This library allows you to query the processor topology as well as set the processor affinity for the current process. This library does not depend on ocaml-5 (Multicore), but it can be used within ocaml-5 Domains as expected.
The topology can identify individual threads (smt), cores, sockets as well as P-cores (Performance) and E-cores (Energy energy efficient cores) on both AMD64 and Apple's ARM64 (M1, M2 & friends).
The library is split into 3 main modules:
Retrieves a count of threads, cores, sockets.
utop # Processor.Query.cpu_count;;
- : int = 8
utop # Processor.Query.core_count;;
- : int = 4
utop # Processor.Query.socket_count;;
- : int = 1
Build's an actual topology of each CPU, each Cpu.t
expresses a
logical cpu with a logical id id
, a thread id smt
, a core id
core
, a socket id socket
and a kind
which can be P-core
or
E-core
, which is only relevant for Intel Alder Lake and Apple's
ARM64 machines.
The topology is built uppon Module load an it's static through the runtime.

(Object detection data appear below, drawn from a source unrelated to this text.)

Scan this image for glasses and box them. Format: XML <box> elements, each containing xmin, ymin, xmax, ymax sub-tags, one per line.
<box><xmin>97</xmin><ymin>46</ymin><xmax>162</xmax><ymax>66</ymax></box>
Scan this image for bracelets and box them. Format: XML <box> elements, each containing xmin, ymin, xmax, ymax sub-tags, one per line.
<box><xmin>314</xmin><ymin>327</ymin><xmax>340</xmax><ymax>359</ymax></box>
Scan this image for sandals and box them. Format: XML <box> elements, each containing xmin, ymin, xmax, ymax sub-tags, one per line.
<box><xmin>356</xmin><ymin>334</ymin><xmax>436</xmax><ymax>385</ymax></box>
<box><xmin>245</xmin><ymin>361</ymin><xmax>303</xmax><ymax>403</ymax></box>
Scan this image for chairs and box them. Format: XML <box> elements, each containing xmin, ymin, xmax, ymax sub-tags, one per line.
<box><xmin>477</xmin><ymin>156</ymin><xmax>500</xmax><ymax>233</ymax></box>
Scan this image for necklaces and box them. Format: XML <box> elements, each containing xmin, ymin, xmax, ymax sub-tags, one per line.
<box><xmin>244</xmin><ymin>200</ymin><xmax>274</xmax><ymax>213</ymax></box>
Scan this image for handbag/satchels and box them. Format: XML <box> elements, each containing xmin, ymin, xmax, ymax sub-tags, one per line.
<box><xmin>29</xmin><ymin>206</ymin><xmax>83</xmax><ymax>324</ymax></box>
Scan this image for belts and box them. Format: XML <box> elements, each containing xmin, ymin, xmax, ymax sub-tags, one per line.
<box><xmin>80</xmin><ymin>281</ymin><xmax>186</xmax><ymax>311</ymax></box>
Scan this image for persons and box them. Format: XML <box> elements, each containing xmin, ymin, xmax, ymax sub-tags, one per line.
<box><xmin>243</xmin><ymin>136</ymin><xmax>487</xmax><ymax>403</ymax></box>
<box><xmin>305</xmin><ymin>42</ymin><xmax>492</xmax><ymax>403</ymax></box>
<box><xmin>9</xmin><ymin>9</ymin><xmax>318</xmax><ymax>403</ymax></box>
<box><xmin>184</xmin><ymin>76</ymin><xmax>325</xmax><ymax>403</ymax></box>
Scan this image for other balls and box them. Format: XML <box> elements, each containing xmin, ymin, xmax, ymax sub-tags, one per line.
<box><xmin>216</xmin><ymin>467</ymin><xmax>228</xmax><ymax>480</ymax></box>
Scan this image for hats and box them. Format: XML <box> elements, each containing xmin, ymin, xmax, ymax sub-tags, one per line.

utop # Processor.Topology.t;;
- : Processor.Cpu.t list =
[{Processor.Cpu.id = 0; kind = Processor.Cpu.P_core; smt = 0; core = 0; socket = 0};
{Processor.Cpu.id = 1; kind = Processor.Cpu.P_core; smt = 0; core = 1; socket = 0};
{Processor.Cpu.id = 2; kind = Processor.Cpu.P_core; smt = 0; core = 2; socket = 0};
{Processor.Cpu.id = 3; kind = Processor.Cpu.P_core; smt = 0; core = 3; socket = 0};
{Processor.Cpu.id = 4; kind = Processor.Cpu.P_core; smt = 1; core = 0; socket = 0};
{Processor.Cpu.id = 5; kind = Processor.Cpu.P_core; smt = 1; core = 1; socket = 0};
{Processor.Cpu.id = 6; kind = Processor.Cpu.P_core; smt = 1; core = 2; socket = 0};
{Processor.Cpu.id = 7; kind = Processor.Cpu.P_core; smt = 1; core = 3; socket = 0}]
Sometimes it may be useful to see "what happens" when you restrict your application to a set of CPUs, maybe you don't want them to cross a socket, or maybe you want to see how it behaves without two threads fighting for its core resources.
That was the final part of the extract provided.